(Records excerpted from a collection)
-- Opening Marker --

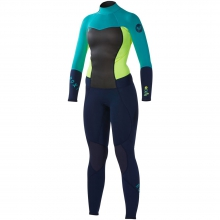 Roxy Synchro 3/2 Back Zip Wetsuit Mens - Black/Green/Green 4 by Quiksilver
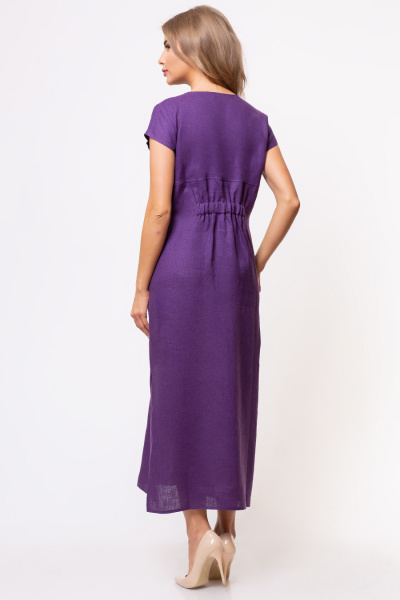 Льняная одежда от производителя 5169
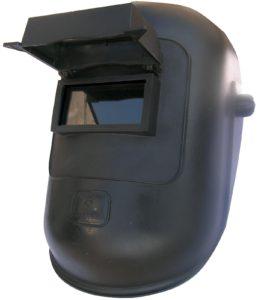 Маска сварщика НН-С-702 (пластик) с откидным экраном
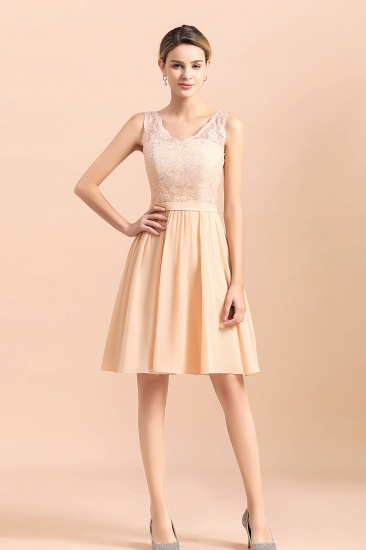 BMbridal Pretty V-Neck Chiffon Lace Short Bridesmaid Dress with Ruffles Online_6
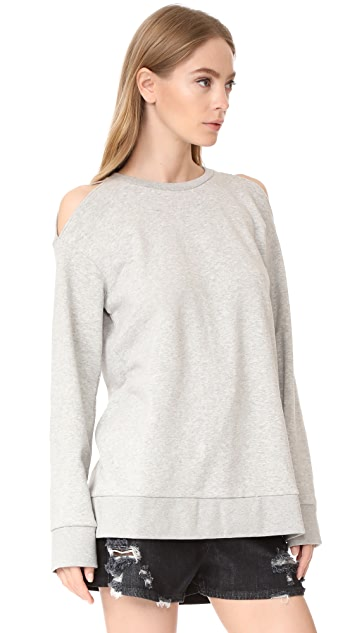 Cheap Monday Dome Sweatshirt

-- Closing Marker --

Send back every line above exactly, skipping all pictures.

**WRITTEN ANSWER:**
 Roxy Synchro 3/2 Back Zip Wetsuit Mens - Black/Green/Green 4 by Quiksilver
 Льняная одежда от производителя 5169
 Маска сварщика НН-С-702 (пластик) с откидным экраном
 BMbridal Pretty V-Neck Chiffon Lace Short Bridesmaid Dress with Ruffles Online_6
 Cheap Monday Dome Sweatshirt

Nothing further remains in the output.